Thursday, September 18, 2008


Independent on Line, South Africa

18 September 2008

'Swazi making a mockery of democracy'

September 18 2008 at 01:28PM

By Sibongile Khumalo

Mbabane - Swaziland, Africa's last absolute monarchy, faced protests on Thursday on the eve of elections with anger growing in a country that remains deeply impoverished despite the king's lavish lifestyle.

Unions and banned political parties planned to blockade border posts ahead of parliamentary polls on Friday that those who have been pushing for change say will be meaningless.

"How these elections are called democracy is beyond me," said Mario Masuku, leader of People's United Democratic Movement (Pudemo), one of Swaziland's banned political parties.

"The country's political systems makes it a mockery of democracy in the region. In Swaziland there are no elections just selections of people who dance to the king's tune."

King Mswati III, who ascended the throne at age 18, keeps a strong traditional grip on power, with responsibility for appointing the prime minister, legislature and judiciary.

## EXERCISE REQUIREMENTS:
1: According to the Swaziland election article, who leads the People's United Democratic Movement?
2: Please explain, in one to three sentences and using the Swaziland election article, why Mario Masuku calls the elections a mockery of democracy.

## GIVEN MATERIAL:
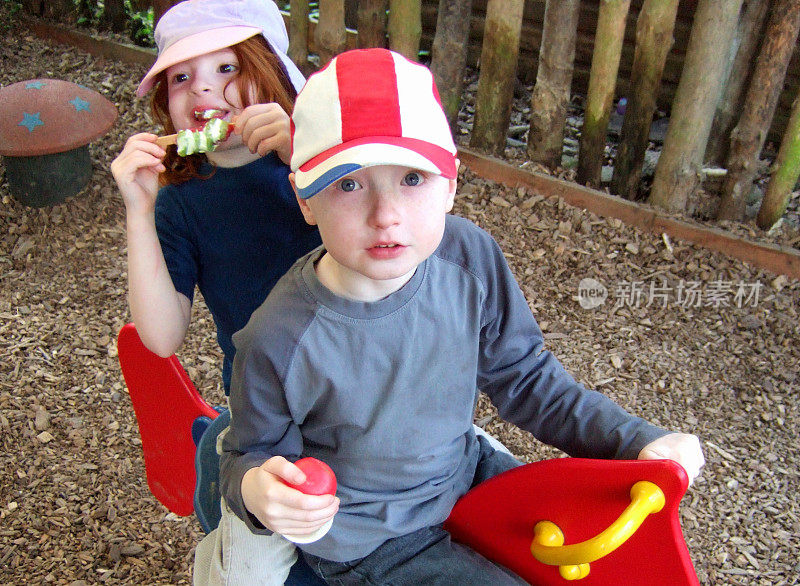 男孩和女孩在儿童操场上玩，吃着冰淇淋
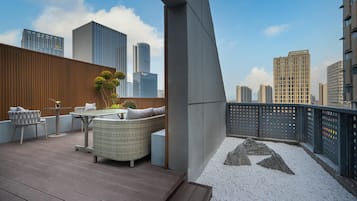 Terraço no telhado com área de estar moderna ao ar livre, vista do horizonte da cidade e uma rocha decorativa.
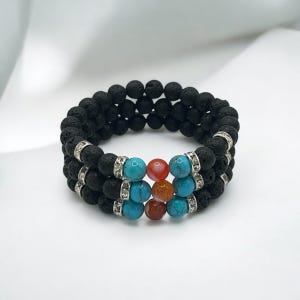 Könnte beinhalten: Ein dreireihiges Armband aus schwarzen Lavasteinen, Türkisen und Karneolen. Das Armband hat silberne Abstandshalter mit Strasssteinen.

## WRITTEN ANSWERS:
1: Mario Masuku

2: He says the country's political system makes them a mockery, because Swaziland has no real elections, only selections of people who dance to the king's tune. The article notes that King Mswati III keeps a strong grip on power and appoints the prime minister, legislature and judiciary.